Father Muller Charitable Institutions, led by director Fr Faustine Lucas Lobo, has taken a big step towards progress and excellence by inaugurating and blessing four modern classrooms for the students of Father Muller College of Physiotherapy and Father Muller College of Allied Health Sciences. The ceremony, attended by management committee members, faculty, and staff, also saw the presence of respected individuals like Dr Michael Santhumayor and Fr George Jeevan Sequeira. These new additions are a testament to FMCI's commitment to providing top-quality education to its students.

The US Federal Reserve made the decision to reduce its key interest rates for the second time in a row, bringing it down to 3.75%-4.00%. The rate cut was approved by a 10-2 majority vote, with two dissenters who wanted a steeper cut or no cut at all. The Fed also announced that it will stop the reduction of its asset holdings from December 1, but did not provide any indication of its plans for the next meeting in December.

Traditional performance reviews often lack the necessary information and structure to be truly helpful. Lark Base, a project management tool, aims to change this by centralizing performance data into one source of truth. This not only allows for more accurate and comprehensive reviews, but also enables managers to track and improve client-facing projects and employee milestones. Additionally, Lark Messenger promotes a culture of constant feedback by making communication structured, easy to find, and tied to actionable items. With Lark Base and Messenger, performance reviews become more meaningful and effective for both employees and managers.
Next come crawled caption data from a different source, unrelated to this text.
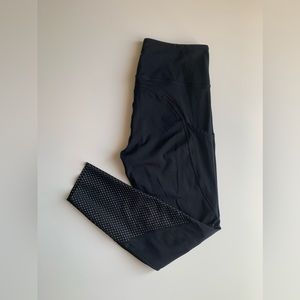 Zyia Girls Night Out Black Pocket Luxe Hi-Rise 7/8 24"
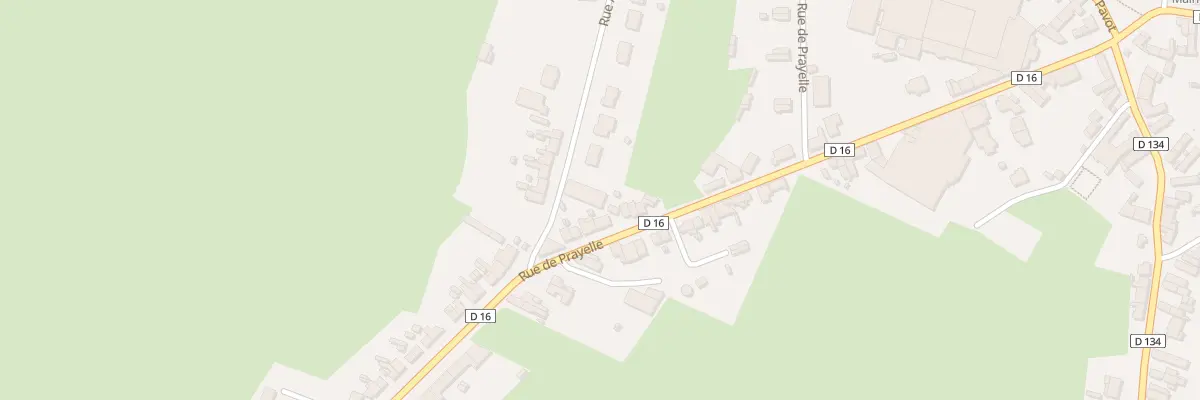 Plan du 34 Rue de Prayelle à Viesly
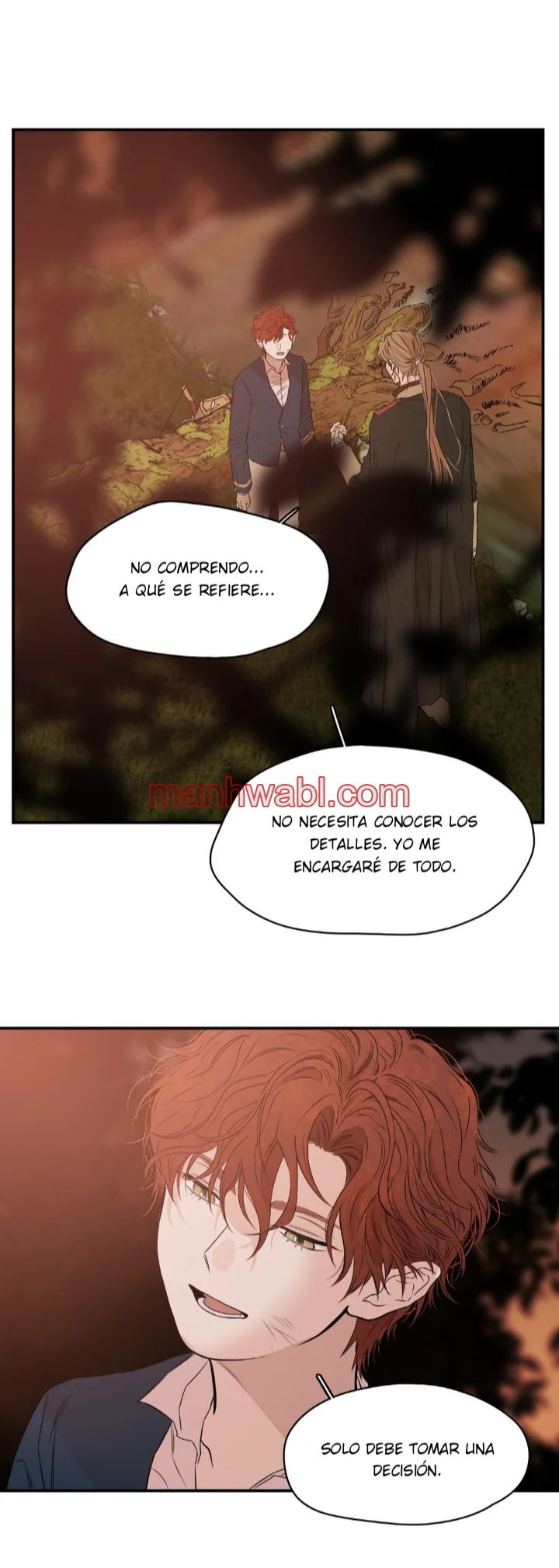 ¿El cariño del otro mundo es un engaño? Antología BL - Capítulo 13_2 manhwa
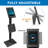 Mount-it Single Screen Floor Stand Mount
In a significant development for India's aviation industry, Hindustan Aeronautics Limited (HAL) has signed an MoU with Russia's PJSC-UAC to manufacture the SJ-100 aircraft domestically. This marks the country's first full passenger aircraft production in over three decades and is seen as a major step towards achieving self-reliance in the civil aviation sector. With an expected demand for over 200 jets in the coming years, this partnership is crucial for strengthening regional connectivity and boosting the domestic manufacturing economy.

The Union Cabinet has approved the Terms of Reference for the 8th Central Pay Commission, which will revise salaries and benefits for central government employees and pensioners. The commission is expected to submit its recommendations in 18 months, following extensive consultations with various stakeholders. The recommendations are expected to be implemented from January 1, 2026.

Swan Defence and Heavy Industries, in collaboration with MDL, is making significant investments and expanding capacities at India's largest shipyard in Pipavav Port. This strategic partnership not only reinforces #AatmanirbharBharat but also opens up opportunities for partnerships and tie-ups in the shipbuilding space. The recent signing of a MoU with Mazagon Dock Shipbuilders to design and construct Landing Platform Docks for the Indian Navy is a testimony to this.

Aviation Daily reports that Air China Cargo, a subsidiary of Air China, will soon be acquiring up to ten Airbus A350Fs as part of its efforts to expand its fleet and improve air transport services. The announcement was made by Chen Chuanren, a renowned aviation correspondent for the Aviation Week Network, who joined the team in 2017. This move by Air China Cargo highlights the growing demand for air transport services in the Asia-Pacific region and is expected to contribute to the company's continued growth and success.